Since 1991, Kids Helpline’s specialised counsellors have responded to more than 8.6 million requests from children aged five to 25. Sometimes the call comes in just after school, but it can lob at any time, 24 hours a day, seven days a week.

Increasingly – indeed now in two out of every three counselling sessions – those calls occur outside regular daytime hours.
These children are often at their wits’ end. They are not calling to ask for help on their homework. They are calling because they don’t know where else to turn. They are trying to talk to a counsellor to navigate bullying and isolation and perhaps family violence.

Some won’t have eaten that day, and don’t know when their next meal might be. Others don’t have a roof over their head. And just need the help of an adult.

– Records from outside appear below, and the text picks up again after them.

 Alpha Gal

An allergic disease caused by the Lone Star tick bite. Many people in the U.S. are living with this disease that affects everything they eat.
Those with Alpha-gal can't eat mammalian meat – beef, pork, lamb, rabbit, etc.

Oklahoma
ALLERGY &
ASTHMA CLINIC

Is that too much to ask; that a government ensure that a service like Kids Helpline – which would rival any of the nation’s best brands in reputation – is able to keep up with demand? And especially when that demand comes from our children – the nation’s best possible resource and our future.

Kids Helpline shouldn’t have to go begging for government funds. It shouldn’t even need to ask. The Government should see the value it offers, and shower it with the funding and resources and goodwill it needs to do its job.

Already, the community provides more than half of its annual funds. The Commonwealth provides 37 percent, the State grants nine percent, and corporate supporters put in the remaining two percent.

An unexpected surplus might be reason to rejoice. But for my vote, I’d rather a smaller surplus and a plumb budget for a service our children, and families across Australia, desperately need.